Unter Akademikern wie auch im Rest der Gesellschaft ist kritisches Denken Mangelware - meinen die sogenannten "Skeptiker". Sie wundern sich darüber, was so alles in oder trotz der Wissenschaft geglaubt wird. Unter dem Motto "Wissenschaft fördern in einer Zeit der Ungewissheit" trafen sie sich jetzt in Berlin.

Von Daniela Siebert | 21.05.2012
    Warum glauben immer noch so viele Menschen, wir würden nur zehn Prozent unseres Gehirns benutzen? Was passiert wenn ein Moskito genau in einen Akupunktur-Punkt sticht?

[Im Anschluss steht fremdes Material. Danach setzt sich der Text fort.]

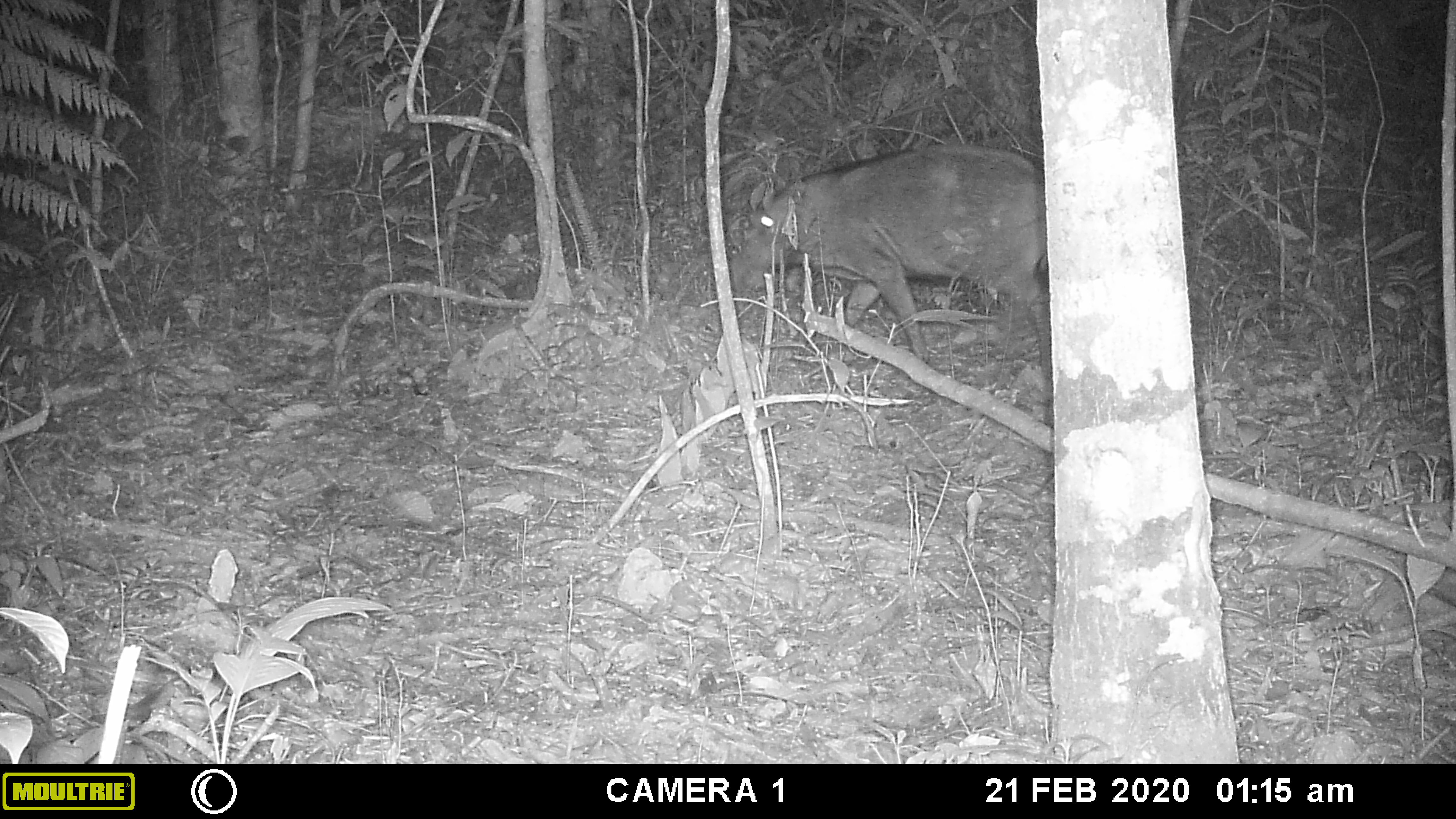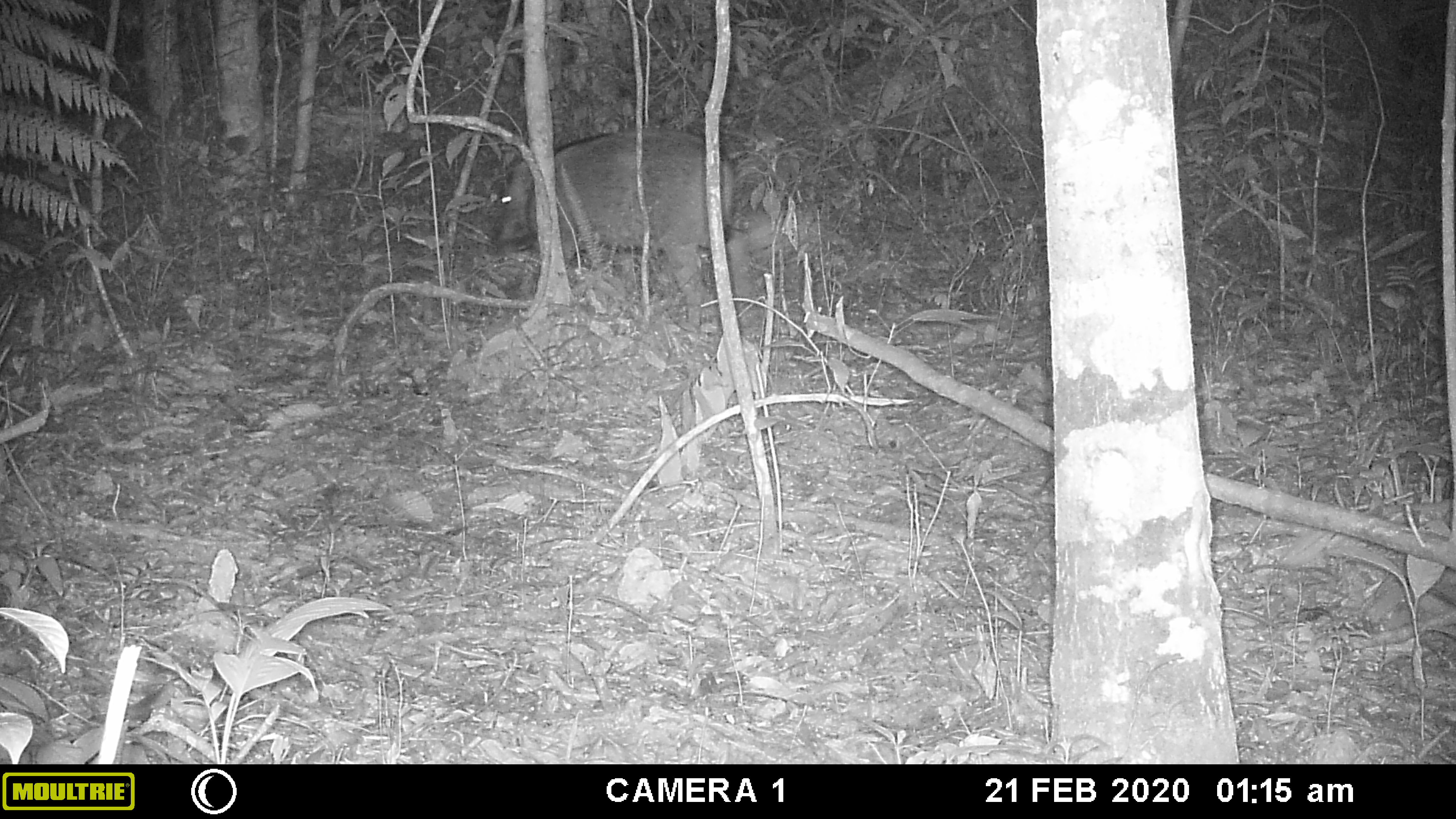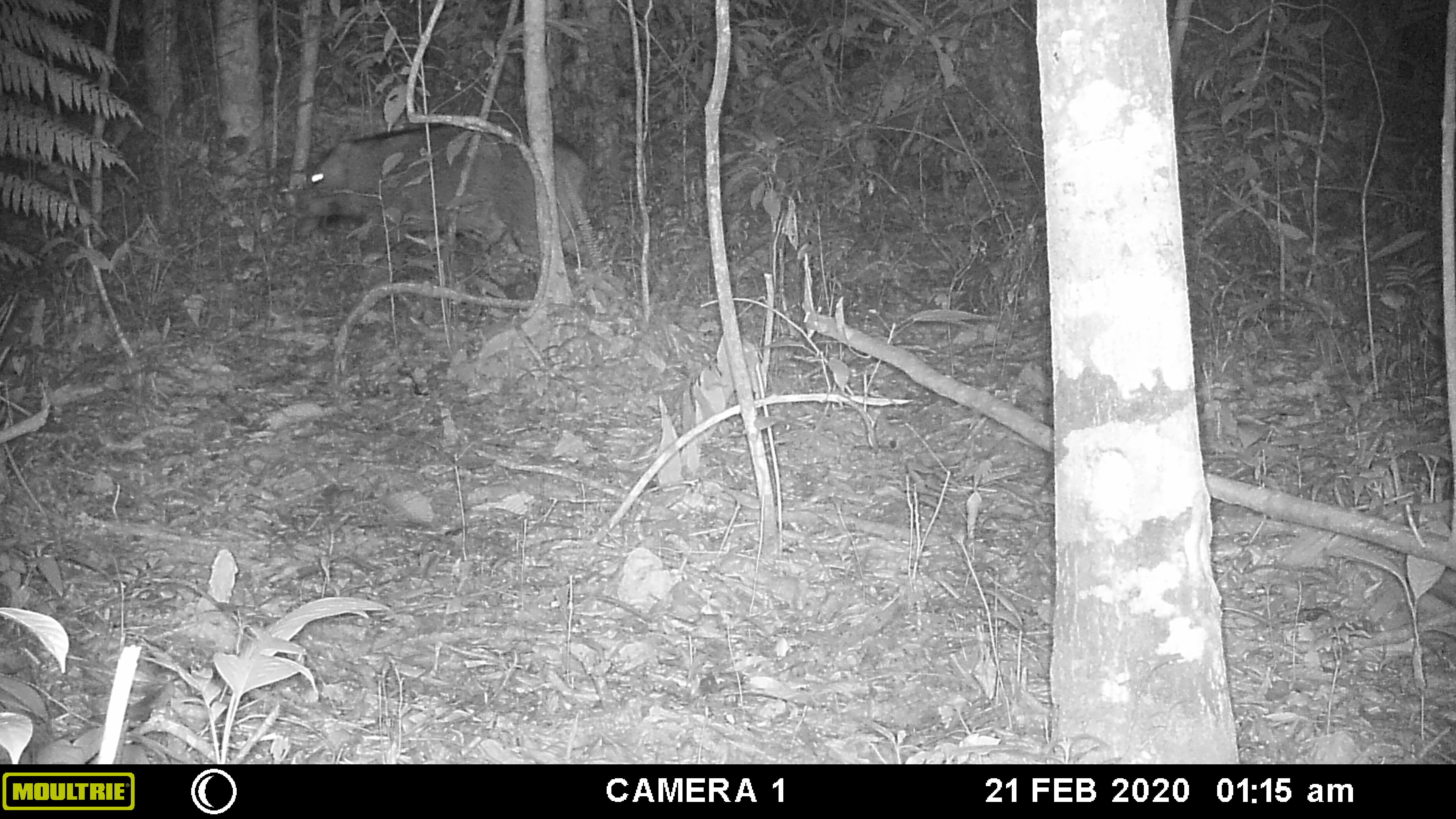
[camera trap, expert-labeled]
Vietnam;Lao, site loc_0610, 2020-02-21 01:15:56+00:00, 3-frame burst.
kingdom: Animalia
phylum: Chordata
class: Mammalia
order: Artiodactyla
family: Suidae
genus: Sus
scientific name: Sus scrofa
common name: eurasian wild pig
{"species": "eurasian wild pig (Sus scrofa)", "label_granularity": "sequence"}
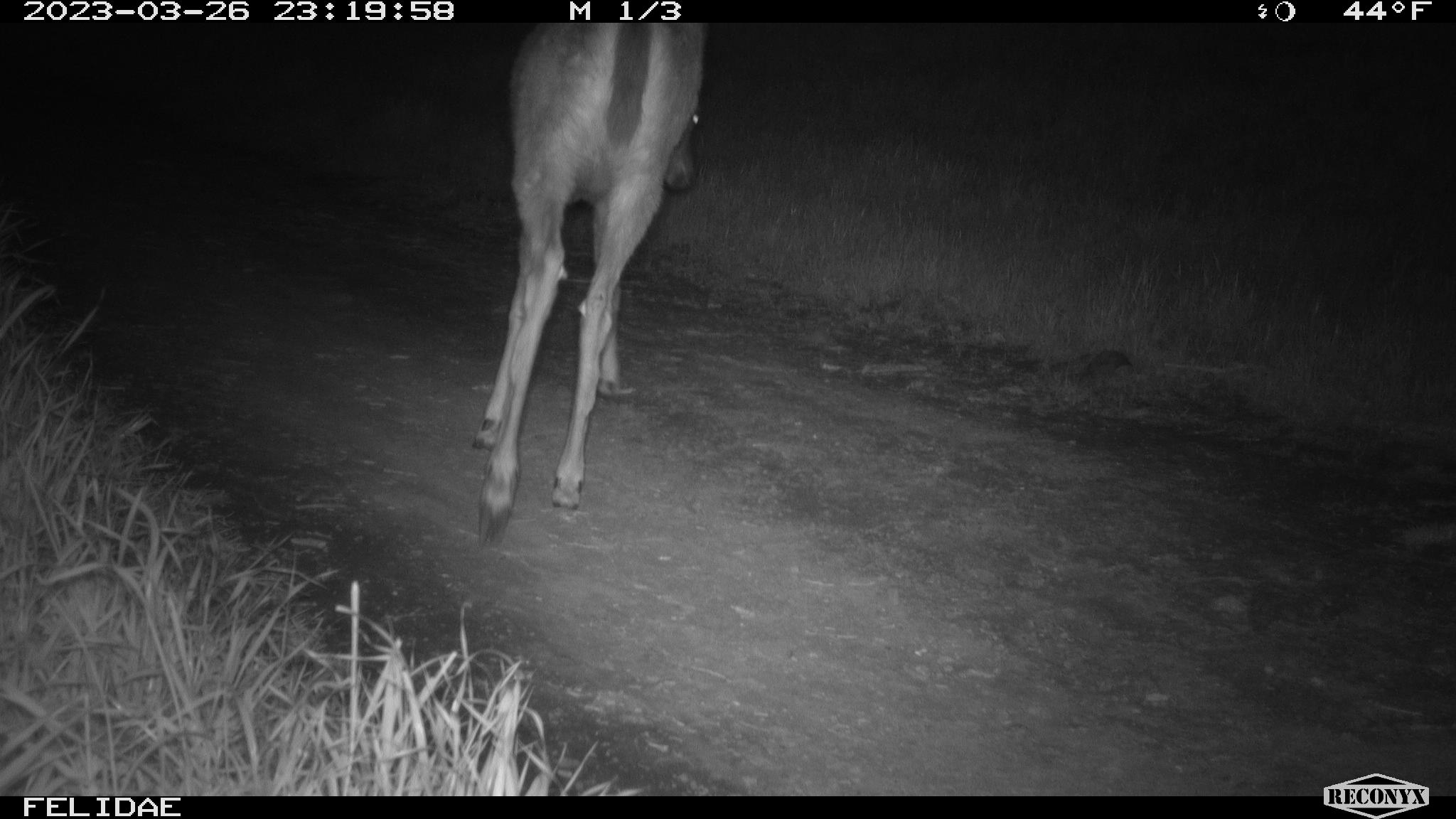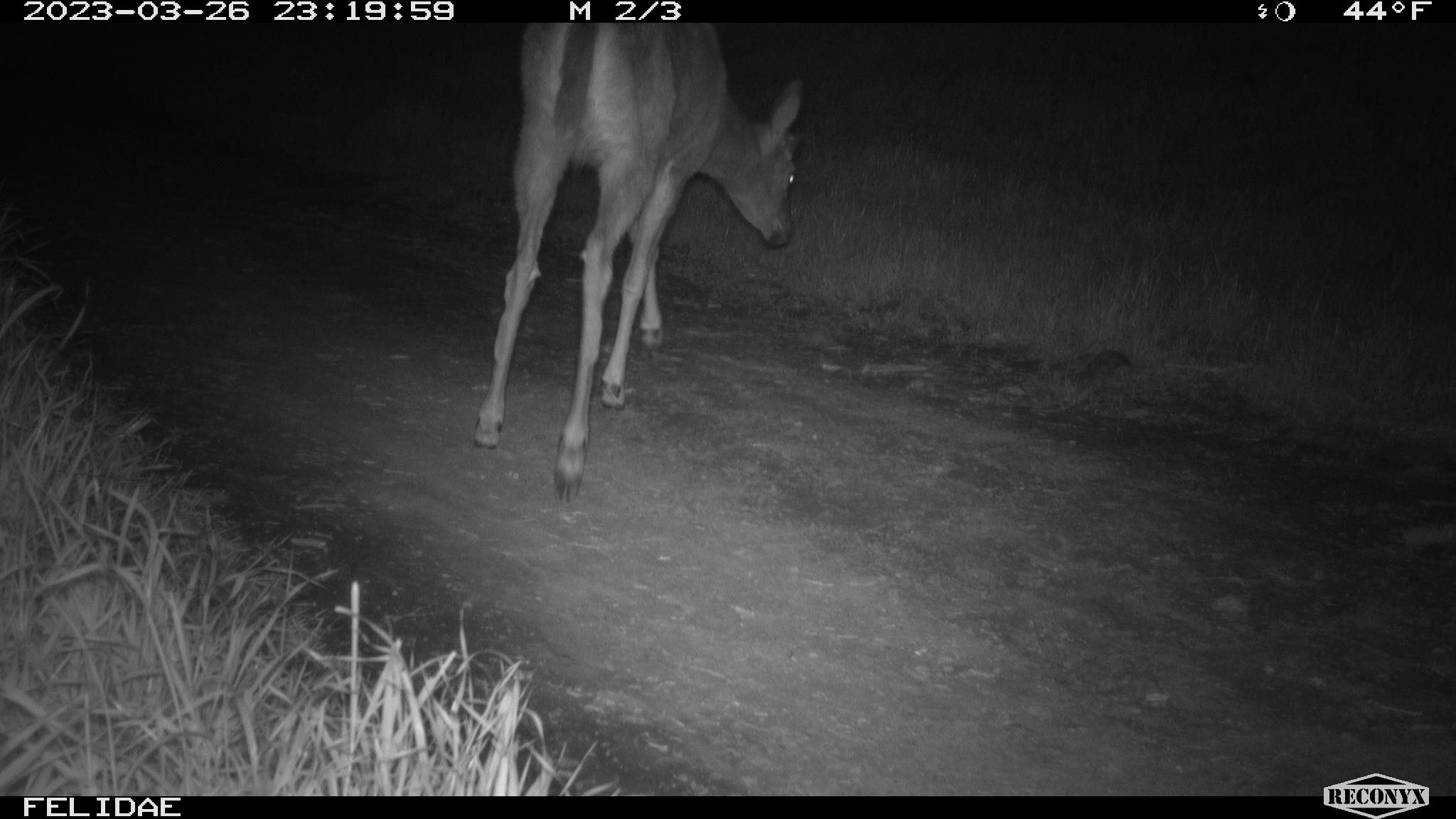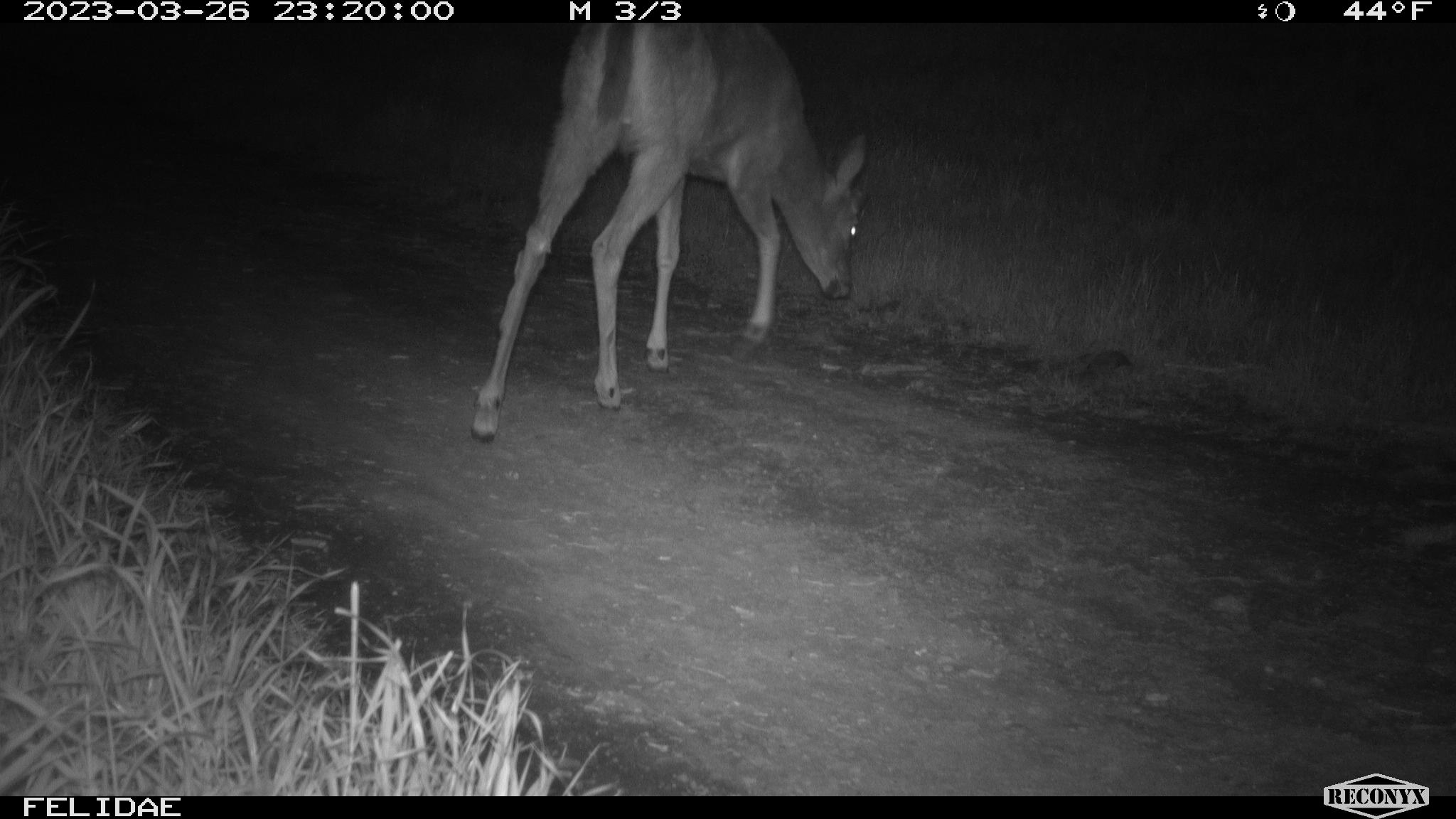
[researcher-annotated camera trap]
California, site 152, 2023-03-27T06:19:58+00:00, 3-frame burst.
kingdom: Animalia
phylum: Chordata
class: Mammalia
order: Artiodactyla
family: Cervidae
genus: Odocoileus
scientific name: Odocoileus hemionus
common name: mule deer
Mule deer (Odocoileus hemionus).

    Solche Fragen werden auf dem Welt-Skeptiker-Kongress gestellt. Der hatte dieses Jahr das Motto "Wissenschaft fördern in einer Zeit der Ungewissheit". Das Anliegen, das dahintersteht, erklärt Julia Offe, Kongress-Organisatorin von der Gesellschaft zur wissenschaftlichen Untersuchung von Parawissenschaften, GWUP:

    "Wir wollen damit sagen, dass viele Leute heutzutage ein bisschen überfordert sind mit den ganzen Entscheidungen, die sie treffen können, mit Unsicherheiten, und dann gerne einfache Antworten suchen, so wie sie zum Beispiel Wahrsager oder auch Alternativmediziner anbieten."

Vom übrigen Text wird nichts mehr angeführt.